**COMPLETE THE FOLLOWING:**
**1.** In the interview extract, when does the New START Treaty expire?
**2.** Update the passage of the interview extract that opens with "Sergey Lavrov: The" and closes with "it about this.", replacing "rumour" with "speculation".

**SOURCE EXTRACT:**
* * * *

Question: I can provide other examples as well. They concern our agreements with the United States, including the INF Treaty, whose demise we have witnessed, and the Joint Comprehensive Plan of Action (JCPOA).

Sergey Lavrov: I agree about the JCPOA, because it was approved by the UN Security Council, whose decisions are binding for all the UN member states. The United States has not only withdrawn from the plan but is also prohibiting other countries from implementing the relevant UNSC resolution. The situation with the INF Treaty is different. Either party had the right to provide a six-month notice of its withdrawal.

Question: Is it possible that the anchors we are clinging to are no longer effective? It is said that we need to reform the UN, its Security Council and the system of international law as a whole. Are we gradually entering a completely different world without any rules, where international relations will turn into a political marriage of convenience?

Sergey Lavrov: The recent US actions indicate that Washington would like to destroy the system of international treaties, at the least, in the sphere of strategic stability and arms control. In 2002, it buried the Anti-Ballistic Missile Treaty (ABM Treaty). This year they killed the Intermediate-Range Nuclear Forces Treaty (INF Treaty). There is rumour about the possible US withdrawal from the Open Skies Treaty. The United States has officially decided not to ratify the Comprehensive Nuclear Test Ban Treaty (CTBT). Washington has not responded in any sensible way to our proposal regarding the extension of the New START Treaty before it expires in February 2021, although we regularly remind it about this.

I believe that the international community will eventually speak out in support of preserving the system of strategic stability, parity and arms control agreements. At least we submitted a draft resolution to this effect at the current session of the UN General Assembly, urging the international community to coordinate new approaches that will allow us to feel calmer than we do now.

Question: We remember the previous aggravation, the so-called Euromissile crisis of the 1980s, which was one of the reasons for a new détente. It was in that period that agreements to reduce intermediate- and shorter-range missiles were signed. But do we really hope now that Europe will move away from the US umbrella and cry out: “What are you doing, for God’s sake?” There is internal discord in the United States. Who can we rely on there? The Trump administration, which wants to withdraw from any agreements if possible?

Sergey Lavrov: Regarding missiles, we offered Europe – we made this offer to NATO many times – to support our moratorium on the deployment of weapons prohibited under the INF Treaty. They have not responded in any way. President Putin sent the offer to more than 50 leaders, including all the NATO chiefs. They say in response that they cannot do this because Russia has already deployed such missiles in Europe, in the Kaliningrad Region. This statement is based on a groundless allegation that we have tested the 9М729 missile with a range capability of over 500 kilometres, which is prohibited under the INF Treaty. For many years now we have been asking them for satellite images or any other proof of these tests, but they invariably refuse to do so. In the same way, they refuse to show any documents related to the investigation into the Skripal case (the Salisbury poisoning), or explain why the Americans have refused to provide satellite images and the Ukrainians have refused to share their radar data in the downing of the Malaysian Boeing, and so on. They just keep saying that it is “highly likely” we are to blame.

* * * *

[Part of a data file]
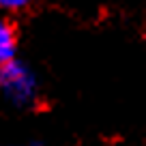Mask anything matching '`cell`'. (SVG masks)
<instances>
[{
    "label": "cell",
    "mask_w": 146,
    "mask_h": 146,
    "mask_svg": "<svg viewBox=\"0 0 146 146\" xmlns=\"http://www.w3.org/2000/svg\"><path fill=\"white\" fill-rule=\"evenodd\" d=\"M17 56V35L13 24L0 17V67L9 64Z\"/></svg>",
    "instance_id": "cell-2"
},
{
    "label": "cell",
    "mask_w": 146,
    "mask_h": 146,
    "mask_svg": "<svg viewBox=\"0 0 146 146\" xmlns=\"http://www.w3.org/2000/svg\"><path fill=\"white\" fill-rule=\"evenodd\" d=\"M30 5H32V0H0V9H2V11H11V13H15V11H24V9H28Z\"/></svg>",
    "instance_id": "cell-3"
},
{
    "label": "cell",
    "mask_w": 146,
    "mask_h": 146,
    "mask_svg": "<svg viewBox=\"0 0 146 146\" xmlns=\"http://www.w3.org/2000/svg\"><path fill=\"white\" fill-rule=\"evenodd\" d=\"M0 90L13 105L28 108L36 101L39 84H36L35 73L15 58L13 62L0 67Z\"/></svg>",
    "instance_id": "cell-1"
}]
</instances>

* * * *

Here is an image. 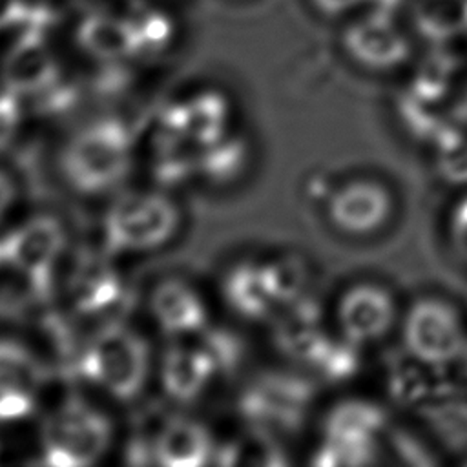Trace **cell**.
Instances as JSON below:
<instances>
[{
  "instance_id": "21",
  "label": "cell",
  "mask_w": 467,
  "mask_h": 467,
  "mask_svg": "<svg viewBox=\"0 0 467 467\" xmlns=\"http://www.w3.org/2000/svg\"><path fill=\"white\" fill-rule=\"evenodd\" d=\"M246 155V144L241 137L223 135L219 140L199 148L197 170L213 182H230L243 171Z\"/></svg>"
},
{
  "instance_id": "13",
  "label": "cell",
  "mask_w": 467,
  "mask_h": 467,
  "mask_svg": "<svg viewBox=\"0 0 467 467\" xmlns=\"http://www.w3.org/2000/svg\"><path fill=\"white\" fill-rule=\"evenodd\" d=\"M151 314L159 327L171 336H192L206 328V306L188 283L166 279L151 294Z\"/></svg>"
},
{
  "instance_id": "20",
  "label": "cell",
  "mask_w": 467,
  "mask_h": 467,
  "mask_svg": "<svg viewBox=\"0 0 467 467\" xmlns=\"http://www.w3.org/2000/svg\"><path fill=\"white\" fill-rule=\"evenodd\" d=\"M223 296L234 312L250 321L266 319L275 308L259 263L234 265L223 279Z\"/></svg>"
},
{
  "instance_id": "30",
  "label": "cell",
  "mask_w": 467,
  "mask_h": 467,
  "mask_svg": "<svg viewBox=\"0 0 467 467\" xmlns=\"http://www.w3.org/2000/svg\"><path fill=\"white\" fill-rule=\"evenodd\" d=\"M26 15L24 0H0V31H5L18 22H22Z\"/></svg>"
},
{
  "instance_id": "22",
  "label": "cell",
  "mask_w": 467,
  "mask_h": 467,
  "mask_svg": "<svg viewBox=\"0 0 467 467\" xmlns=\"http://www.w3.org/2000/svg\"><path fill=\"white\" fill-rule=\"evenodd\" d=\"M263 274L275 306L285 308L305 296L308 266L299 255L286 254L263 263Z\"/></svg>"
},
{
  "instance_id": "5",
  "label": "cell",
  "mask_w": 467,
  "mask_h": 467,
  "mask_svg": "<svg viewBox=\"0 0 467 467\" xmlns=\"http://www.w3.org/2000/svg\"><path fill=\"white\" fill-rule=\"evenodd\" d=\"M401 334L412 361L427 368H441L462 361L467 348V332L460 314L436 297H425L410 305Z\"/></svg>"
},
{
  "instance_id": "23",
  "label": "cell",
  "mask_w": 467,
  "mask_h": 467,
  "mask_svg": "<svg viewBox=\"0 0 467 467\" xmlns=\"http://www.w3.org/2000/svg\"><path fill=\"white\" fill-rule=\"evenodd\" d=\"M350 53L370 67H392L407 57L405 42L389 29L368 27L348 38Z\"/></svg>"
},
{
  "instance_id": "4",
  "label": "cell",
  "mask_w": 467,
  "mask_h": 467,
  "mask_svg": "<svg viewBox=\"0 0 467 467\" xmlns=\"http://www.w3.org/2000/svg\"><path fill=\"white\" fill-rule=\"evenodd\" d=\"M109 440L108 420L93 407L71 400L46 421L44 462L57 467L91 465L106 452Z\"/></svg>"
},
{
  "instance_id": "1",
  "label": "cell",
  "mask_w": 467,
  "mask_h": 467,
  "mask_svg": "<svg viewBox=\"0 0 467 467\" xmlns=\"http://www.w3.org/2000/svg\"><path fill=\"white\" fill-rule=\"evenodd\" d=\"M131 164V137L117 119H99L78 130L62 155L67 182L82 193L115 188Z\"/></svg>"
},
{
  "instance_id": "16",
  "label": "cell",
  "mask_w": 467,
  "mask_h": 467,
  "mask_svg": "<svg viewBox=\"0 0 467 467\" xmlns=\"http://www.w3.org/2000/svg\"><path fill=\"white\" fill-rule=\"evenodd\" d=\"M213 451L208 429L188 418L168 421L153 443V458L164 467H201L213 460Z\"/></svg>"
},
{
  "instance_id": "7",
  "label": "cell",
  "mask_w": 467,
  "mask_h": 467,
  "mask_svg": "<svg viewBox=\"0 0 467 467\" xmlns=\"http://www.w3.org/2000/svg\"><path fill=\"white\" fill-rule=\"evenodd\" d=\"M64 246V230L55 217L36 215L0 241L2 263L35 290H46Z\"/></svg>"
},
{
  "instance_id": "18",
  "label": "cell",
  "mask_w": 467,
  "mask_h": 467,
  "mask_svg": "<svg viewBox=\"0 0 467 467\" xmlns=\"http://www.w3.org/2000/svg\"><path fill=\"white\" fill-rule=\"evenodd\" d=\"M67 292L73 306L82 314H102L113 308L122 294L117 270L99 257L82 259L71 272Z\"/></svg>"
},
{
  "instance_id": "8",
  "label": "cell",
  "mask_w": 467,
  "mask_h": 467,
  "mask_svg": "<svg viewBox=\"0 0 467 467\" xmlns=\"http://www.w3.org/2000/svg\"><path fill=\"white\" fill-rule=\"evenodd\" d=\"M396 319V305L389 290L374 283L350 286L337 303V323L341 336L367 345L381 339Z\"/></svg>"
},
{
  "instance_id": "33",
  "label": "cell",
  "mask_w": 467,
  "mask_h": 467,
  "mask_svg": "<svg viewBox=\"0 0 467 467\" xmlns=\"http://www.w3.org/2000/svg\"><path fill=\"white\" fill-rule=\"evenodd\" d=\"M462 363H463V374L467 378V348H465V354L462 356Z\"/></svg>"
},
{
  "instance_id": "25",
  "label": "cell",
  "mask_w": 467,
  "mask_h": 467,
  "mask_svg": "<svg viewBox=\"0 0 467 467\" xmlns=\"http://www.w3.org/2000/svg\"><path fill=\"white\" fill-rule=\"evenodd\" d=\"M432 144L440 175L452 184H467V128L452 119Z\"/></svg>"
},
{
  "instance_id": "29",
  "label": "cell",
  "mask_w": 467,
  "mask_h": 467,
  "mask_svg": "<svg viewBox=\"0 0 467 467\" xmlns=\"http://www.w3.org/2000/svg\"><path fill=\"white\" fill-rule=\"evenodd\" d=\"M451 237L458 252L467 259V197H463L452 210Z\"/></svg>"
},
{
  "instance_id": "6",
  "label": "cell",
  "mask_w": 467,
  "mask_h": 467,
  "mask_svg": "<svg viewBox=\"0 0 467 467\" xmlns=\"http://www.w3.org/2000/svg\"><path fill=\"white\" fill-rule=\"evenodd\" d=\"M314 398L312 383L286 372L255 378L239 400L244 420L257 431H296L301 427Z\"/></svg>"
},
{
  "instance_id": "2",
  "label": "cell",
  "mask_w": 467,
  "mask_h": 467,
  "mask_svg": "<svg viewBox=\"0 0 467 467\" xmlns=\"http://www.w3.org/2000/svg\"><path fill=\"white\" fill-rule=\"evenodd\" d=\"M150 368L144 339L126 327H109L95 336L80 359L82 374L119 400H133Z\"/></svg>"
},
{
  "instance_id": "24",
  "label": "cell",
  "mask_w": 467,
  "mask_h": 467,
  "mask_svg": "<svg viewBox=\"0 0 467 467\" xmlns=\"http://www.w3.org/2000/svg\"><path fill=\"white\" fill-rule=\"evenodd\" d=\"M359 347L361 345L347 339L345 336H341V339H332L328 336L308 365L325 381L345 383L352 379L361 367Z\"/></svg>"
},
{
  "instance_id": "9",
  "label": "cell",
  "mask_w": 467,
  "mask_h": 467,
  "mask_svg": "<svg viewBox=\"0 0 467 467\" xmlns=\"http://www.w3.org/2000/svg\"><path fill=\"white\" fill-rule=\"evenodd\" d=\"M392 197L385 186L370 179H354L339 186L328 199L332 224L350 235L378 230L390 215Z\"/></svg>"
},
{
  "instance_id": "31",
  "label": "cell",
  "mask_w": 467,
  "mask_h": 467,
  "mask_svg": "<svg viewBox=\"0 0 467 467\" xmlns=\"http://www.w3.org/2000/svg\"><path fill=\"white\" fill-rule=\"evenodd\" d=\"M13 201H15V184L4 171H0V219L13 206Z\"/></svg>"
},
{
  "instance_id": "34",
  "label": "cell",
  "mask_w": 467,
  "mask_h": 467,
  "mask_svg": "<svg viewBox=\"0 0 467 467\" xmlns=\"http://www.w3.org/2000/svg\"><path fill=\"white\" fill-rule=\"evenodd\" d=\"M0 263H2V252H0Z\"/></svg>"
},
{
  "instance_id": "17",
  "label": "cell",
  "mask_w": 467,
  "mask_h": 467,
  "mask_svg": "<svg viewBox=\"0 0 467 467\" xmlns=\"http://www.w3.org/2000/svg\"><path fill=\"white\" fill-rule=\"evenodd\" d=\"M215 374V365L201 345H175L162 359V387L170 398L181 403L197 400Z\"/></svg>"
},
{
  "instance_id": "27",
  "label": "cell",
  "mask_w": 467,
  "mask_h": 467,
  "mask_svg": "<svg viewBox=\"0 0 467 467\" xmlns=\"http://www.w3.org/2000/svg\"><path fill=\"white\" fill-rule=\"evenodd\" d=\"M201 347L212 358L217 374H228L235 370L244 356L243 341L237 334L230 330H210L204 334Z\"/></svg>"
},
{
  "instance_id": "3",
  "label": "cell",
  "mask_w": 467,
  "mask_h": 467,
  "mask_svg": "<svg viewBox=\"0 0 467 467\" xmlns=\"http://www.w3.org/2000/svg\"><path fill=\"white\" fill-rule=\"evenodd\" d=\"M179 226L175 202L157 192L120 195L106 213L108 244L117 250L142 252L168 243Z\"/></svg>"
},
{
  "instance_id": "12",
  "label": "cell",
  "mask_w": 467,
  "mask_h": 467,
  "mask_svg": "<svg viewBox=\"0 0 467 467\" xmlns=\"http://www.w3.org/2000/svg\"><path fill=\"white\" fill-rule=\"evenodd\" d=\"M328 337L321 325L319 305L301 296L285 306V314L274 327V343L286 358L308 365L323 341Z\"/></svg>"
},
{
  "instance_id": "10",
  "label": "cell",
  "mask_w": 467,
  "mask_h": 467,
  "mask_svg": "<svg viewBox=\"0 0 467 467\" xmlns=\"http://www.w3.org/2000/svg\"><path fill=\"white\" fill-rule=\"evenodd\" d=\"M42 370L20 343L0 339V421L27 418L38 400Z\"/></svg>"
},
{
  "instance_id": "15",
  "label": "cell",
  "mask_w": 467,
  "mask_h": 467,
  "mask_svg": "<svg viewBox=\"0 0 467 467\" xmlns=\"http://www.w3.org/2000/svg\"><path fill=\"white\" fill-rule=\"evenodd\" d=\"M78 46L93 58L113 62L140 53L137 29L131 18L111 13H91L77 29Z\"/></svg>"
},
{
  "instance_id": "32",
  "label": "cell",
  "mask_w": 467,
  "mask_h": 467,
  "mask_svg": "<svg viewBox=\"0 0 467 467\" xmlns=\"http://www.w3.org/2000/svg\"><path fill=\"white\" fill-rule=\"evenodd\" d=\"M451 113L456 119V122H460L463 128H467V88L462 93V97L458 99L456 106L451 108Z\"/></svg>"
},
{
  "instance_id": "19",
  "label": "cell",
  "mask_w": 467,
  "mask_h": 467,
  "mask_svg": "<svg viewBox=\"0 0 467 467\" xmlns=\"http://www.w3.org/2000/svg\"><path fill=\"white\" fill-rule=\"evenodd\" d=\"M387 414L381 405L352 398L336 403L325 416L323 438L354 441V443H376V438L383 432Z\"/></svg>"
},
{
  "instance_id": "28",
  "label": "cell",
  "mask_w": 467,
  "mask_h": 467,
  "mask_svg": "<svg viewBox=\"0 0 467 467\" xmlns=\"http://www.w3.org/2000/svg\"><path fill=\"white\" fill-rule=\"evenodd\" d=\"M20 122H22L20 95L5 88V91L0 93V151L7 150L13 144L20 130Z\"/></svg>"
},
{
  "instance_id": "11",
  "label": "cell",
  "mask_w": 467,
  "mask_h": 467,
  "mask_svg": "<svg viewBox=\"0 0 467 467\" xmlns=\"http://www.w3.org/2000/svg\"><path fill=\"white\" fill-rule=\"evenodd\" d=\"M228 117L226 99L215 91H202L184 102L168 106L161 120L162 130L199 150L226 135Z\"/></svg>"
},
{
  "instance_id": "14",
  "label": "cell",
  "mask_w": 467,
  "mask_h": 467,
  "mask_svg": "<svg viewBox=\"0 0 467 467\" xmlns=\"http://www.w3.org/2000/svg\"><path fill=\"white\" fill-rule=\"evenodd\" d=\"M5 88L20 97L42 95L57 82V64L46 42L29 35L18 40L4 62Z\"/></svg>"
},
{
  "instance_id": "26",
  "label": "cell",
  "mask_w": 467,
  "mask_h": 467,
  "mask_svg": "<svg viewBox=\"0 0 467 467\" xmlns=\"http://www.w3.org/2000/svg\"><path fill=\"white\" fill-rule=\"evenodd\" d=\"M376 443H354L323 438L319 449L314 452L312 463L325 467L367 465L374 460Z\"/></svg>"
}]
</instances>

* * * *

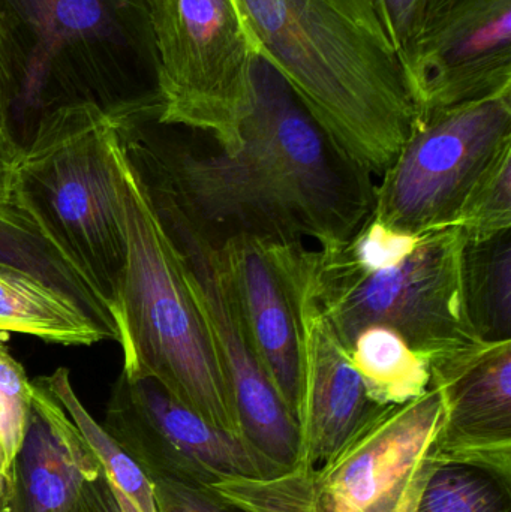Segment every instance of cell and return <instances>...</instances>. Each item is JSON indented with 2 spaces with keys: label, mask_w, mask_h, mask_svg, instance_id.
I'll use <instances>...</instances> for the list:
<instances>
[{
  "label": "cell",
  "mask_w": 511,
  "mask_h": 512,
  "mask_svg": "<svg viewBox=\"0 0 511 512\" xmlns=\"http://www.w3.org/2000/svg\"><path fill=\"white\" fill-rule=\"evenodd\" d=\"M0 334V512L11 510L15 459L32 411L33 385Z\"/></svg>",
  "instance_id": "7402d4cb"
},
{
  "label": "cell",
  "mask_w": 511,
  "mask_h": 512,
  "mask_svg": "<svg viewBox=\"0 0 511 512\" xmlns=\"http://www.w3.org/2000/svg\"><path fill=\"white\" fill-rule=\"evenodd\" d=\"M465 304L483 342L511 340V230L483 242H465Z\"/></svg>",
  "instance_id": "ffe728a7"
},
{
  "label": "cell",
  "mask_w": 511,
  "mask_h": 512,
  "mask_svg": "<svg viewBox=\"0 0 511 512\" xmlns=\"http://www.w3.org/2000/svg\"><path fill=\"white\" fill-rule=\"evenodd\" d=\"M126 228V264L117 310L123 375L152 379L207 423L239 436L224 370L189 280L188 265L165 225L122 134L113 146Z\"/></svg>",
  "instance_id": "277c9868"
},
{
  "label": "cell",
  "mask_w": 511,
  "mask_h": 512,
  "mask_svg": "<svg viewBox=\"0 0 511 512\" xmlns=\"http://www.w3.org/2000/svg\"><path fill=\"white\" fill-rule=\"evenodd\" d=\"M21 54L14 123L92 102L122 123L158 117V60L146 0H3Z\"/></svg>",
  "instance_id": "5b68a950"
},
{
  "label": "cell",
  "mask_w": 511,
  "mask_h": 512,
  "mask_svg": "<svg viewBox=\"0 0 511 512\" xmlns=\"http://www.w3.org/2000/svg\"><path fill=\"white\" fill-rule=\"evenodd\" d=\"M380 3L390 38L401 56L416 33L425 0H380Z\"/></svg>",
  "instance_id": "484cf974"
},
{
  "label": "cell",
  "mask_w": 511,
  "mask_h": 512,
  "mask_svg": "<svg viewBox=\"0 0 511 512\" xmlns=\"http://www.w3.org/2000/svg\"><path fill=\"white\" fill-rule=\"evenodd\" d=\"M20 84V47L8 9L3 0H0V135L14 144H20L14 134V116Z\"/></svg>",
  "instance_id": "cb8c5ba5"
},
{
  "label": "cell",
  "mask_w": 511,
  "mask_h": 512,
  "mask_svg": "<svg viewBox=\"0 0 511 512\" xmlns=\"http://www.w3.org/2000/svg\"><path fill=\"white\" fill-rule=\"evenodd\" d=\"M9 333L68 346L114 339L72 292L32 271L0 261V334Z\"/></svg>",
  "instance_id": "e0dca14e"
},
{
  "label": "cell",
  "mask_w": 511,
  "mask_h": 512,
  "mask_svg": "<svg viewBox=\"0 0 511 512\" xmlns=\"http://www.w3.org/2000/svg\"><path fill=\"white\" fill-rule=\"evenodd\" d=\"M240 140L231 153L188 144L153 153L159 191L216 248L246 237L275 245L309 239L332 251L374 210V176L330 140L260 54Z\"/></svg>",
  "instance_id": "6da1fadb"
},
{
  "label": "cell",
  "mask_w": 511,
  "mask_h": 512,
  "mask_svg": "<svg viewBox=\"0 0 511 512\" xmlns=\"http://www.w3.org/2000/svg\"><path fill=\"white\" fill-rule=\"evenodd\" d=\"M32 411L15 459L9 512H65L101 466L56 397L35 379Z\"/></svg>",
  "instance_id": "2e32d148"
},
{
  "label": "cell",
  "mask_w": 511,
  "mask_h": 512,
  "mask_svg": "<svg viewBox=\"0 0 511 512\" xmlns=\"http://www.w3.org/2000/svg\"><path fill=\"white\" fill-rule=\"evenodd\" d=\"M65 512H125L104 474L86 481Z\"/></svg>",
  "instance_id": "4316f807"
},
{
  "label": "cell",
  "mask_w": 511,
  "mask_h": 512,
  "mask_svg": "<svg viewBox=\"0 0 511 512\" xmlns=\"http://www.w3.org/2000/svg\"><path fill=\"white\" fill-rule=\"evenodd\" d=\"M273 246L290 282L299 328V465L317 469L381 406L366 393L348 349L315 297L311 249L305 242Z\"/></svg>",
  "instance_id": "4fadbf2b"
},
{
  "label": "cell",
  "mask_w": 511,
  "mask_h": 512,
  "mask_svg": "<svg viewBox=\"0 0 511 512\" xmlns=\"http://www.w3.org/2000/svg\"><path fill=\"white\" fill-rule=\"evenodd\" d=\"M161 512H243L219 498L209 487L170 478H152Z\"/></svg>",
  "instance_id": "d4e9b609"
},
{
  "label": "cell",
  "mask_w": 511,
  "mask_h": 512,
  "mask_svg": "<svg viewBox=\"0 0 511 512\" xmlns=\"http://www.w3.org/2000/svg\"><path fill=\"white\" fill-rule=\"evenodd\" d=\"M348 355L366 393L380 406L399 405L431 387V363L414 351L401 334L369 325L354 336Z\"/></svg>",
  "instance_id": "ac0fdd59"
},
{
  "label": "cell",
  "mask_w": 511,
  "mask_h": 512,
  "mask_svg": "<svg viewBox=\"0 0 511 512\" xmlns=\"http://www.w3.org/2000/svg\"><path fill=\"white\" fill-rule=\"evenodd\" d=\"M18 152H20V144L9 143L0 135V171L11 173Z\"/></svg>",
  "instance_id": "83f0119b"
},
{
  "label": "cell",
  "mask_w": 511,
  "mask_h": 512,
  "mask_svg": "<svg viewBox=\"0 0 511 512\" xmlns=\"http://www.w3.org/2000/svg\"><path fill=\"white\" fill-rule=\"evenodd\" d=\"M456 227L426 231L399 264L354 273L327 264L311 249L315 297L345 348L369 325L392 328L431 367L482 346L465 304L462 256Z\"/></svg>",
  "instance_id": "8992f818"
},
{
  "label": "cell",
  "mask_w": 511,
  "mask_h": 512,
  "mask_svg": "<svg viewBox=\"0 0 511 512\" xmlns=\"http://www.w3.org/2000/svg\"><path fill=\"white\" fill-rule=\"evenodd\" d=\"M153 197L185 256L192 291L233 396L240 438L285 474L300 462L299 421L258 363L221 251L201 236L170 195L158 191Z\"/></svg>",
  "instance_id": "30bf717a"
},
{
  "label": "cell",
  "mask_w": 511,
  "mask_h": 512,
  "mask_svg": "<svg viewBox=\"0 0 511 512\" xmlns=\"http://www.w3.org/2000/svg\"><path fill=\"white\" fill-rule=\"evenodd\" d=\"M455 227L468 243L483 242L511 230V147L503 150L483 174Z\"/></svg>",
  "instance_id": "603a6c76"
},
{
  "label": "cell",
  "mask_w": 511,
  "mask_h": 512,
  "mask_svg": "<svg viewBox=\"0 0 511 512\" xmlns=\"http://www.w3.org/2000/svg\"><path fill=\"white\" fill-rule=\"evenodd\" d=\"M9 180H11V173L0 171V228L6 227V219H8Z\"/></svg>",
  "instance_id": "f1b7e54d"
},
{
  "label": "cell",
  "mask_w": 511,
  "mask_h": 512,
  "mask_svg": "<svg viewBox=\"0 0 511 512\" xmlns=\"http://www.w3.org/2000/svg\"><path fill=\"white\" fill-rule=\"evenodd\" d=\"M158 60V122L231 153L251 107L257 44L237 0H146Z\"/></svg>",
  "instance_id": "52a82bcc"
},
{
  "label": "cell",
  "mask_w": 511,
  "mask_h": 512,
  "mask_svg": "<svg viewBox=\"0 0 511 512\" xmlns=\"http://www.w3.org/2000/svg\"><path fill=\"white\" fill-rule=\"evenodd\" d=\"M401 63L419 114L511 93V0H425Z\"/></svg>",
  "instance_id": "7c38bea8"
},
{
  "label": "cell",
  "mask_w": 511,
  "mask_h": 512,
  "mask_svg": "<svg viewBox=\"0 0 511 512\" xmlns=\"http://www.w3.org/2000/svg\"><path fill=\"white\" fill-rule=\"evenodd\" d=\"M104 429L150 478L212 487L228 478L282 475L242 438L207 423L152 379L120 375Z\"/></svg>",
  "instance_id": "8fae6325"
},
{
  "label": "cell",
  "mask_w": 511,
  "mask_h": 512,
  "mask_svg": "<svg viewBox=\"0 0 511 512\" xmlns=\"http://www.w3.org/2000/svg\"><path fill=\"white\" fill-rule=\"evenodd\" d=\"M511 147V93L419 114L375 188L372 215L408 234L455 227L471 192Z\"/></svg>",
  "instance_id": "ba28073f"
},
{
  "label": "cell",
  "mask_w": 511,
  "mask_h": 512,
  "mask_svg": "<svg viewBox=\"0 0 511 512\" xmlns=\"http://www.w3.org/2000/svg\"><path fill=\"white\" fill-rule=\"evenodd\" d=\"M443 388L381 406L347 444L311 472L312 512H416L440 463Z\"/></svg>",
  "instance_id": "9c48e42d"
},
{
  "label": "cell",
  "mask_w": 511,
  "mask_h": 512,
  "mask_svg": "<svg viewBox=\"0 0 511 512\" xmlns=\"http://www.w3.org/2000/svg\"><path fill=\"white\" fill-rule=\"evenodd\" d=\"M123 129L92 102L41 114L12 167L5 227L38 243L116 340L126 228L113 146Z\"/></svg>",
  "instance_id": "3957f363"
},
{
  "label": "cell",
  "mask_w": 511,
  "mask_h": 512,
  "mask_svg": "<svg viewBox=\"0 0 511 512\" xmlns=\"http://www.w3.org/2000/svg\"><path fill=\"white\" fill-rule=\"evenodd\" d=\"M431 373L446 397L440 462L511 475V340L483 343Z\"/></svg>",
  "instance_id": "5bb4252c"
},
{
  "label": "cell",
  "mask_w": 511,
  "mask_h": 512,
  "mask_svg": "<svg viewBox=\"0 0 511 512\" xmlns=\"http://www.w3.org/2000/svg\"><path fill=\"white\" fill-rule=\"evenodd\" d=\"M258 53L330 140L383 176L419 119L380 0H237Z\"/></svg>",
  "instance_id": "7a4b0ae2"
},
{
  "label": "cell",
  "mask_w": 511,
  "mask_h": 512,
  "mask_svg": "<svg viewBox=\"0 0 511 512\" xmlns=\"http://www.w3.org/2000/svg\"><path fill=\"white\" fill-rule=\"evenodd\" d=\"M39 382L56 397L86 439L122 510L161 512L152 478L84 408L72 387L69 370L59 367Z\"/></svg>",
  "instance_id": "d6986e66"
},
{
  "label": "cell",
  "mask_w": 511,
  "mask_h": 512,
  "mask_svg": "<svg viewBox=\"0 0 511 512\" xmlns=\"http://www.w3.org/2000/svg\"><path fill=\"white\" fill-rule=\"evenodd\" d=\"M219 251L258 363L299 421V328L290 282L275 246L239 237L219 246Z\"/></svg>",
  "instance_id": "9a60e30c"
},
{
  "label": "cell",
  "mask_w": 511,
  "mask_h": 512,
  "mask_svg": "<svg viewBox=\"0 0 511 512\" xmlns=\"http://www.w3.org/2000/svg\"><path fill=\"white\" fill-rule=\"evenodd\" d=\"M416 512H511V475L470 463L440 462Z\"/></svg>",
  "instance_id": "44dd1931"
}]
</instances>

* * * *

**THE REPLIES:**
**1.** February 2021.

**2.**
Sergey Lavrov: The recent US actions indicate that Washington would like to destroy the system of international treaties, at the least, in the sphere of strategic stability and arms control. In 2002, it buried the Anti-Ballistic Missile Treaty (ABM Treaty). This year they killed the Intermediate-Range Nuclear Forces Treaty (INF Treaty). There is speculation about the possible US withdrawal from the Open Skies Treaty. The United States has officially decided not to ratify the Comprehensive Nuclear Test Ban Treaty (CTBT). Washington has not responded in any sensible way to our proposal regarding the extension of the New START Treaty before it expires in February 2021, although we regularly remind it about this.